[Document excerpt]
Saturday, August 25, 2012

How hard is it to use non-disposable cups?

Q: I am a theatre artist. How should I tackle Global Warming?

A: Let's start with the following idea. People hate global warming b/c it involves telling them to stop doing stuff. Stop consuming, stop travelling, stopusing disposable cups, stop having fun.

Fuck that.

So if you make a work about global warming (by which I mean "on the issue of global warming") you will be faced with two options, either getting it "right", and forecasting a slow slide into impending disaster of our own creation (or more likely going halfway towards this point, b/c it's scary), or getting it "wrong", and clouding this idea or suggesting it  is false, like Richard Bean did with The Heretic.

Q: Um, bad choices.

What are some other choices?

[Problem A] Please list every activity that the blog post on global warming says people are told to stop doing.

[Spatial reasoning question data]
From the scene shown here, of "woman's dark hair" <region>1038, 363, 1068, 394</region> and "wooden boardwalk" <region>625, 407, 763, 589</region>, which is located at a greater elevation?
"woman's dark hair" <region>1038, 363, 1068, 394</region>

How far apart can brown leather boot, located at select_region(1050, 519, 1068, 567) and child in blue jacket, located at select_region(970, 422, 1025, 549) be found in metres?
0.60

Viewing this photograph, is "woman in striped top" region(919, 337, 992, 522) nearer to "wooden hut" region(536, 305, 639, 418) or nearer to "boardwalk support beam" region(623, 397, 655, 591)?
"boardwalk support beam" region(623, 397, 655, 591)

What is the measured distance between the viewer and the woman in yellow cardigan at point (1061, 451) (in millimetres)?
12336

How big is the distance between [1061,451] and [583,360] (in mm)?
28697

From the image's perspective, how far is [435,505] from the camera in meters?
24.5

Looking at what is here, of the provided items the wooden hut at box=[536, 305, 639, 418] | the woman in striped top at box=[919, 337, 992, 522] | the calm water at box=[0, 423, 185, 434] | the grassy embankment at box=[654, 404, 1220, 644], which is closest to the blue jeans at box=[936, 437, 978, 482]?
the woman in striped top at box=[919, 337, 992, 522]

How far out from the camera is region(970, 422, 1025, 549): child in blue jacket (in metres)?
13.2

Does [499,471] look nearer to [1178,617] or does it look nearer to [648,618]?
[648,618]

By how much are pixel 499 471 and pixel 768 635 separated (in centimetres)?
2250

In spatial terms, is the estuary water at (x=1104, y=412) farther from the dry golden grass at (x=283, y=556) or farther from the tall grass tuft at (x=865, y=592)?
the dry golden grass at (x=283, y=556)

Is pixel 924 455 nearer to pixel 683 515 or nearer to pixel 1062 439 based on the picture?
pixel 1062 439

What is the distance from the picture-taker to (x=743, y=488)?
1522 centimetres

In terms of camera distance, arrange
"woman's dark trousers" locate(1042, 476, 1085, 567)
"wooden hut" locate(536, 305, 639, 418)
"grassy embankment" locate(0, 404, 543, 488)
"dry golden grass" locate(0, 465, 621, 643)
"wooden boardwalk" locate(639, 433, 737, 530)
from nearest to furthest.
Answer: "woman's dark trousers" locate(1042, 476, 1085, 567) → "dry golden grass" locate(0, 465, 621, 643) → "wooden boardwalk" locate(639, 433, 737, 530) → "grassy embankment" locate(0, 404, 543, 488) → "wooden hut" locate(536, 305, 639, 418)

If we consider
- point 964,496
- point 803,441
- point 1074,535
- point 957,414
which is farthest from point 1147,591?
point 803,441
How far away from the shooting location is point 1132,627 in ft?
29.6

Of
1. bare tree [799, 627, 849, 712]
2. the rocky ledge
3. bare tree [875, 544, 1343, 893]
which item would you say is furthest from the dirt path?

[Problem B] Recast everything in the records from the line containing "From the image's" down to the line containing "1522 centimetres" as a JSON list of strings, one string per line, with blank lines left out.

[Final result A]
- consuming
- travelling
- using disposable cups
- having fun

[Final result B]
[
  "From the image's perspective, how far is [435,505] from the camera in meters?",
  "24.5",
  "Looking at what is here, of the provided items the wooden hut at box=[536, 305, 639, 418] | the woman in striped top at box=[919, 337, 992, 522] | the calm water at box=[0, 423, 185, 434] | the grassy embankment at box=[654, 404, 1220, 644], which is closest to the blue jeans at box=[936, 437, 978, 482]?",
  "the woman in striped top at box=[919, 337, 992, 522]",
  "How far out from the camera is region(970, 422, 1025, 549): child in blue jacket (in metres)?",
  "13.2",
  "Does [499,471] look nearer to [1178,617] or does it look nearer to [648,618]?",
  "[648,618]",
  "By how much are pixel 499 471 and pixel 768 635 separated (in centimetres)?",
  "2250",
  "In spatial terms, is the estuary water at (x=1104, y=412) farther from the dry golden grass at (x=283, y=556) or farther from the tall grass tuft at (x=865, y=592)?",
  "the dry golden grass at (x=283, y=556)",
  "Is pixel 924 455 nearer to pixel 683 515 or nearer to pixel 1062 439 based on the picture?",
  "pixel 1062 439",
  "What is the distance from the picture-taker to (x=743, y=488)?",
  "1522 centimetres"
]